The Court said Mr Tuckwell had pursued “a scheme designed to drive the plaintiffs out of the company at the lowest possible price” by misleading them about the pro-rata distribution of the proceeds of sale and repeatedly postponing discussions about those.

Mr Tuckwell also removed the Independent Directors who had made it clear they wanted all shareholders to be treated fairly and “unilaterally” changed the business of the company.

He then offered to buy the plaintiffs’ shares through a flawed process which led to “a discount against pro-rata value of the plaintiffs’ shares that was far too low”.

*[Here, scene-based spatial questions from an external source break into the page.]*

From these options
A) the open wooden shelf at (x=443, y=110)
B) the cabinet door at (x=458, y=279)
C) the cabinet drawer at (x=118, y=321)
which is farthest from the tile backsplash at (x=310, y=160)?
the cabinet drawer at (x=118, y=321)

“The scheme pursued by Mr Tuckwell has led to financial prejudice to the Plaintiffs,” the Court wrote in its judgment

“In this case it consists of the fact that the Plaintiffs are now, in accordance with Mr Tuckwell’s wishes, locked in to a private Company with shares that are much less marketable than they were, owing to the new business which Mr Tuckwell has deliberately pursued, without regard to the interests of shareholders apart from himself; and by virtue of the offer that he has made to purchase the Plaintiffs’ shares which on any view is far too low, and has been pitched at that level in order to punish FTV and to secure maximum advantage for himself.”

The Court eventually ordered that Mr Tuckwell, or the company, should purchase the plaintiffs’ shares at their Net Asset Value on Friday 13 November 2020, minus a 20% discount to reflect their minority interests as shareholders.

If that doesn’t happen before 30 April 2021, Mr Tuckwell will be liable to pay interest to the plaintiffs at a rate set by the Court.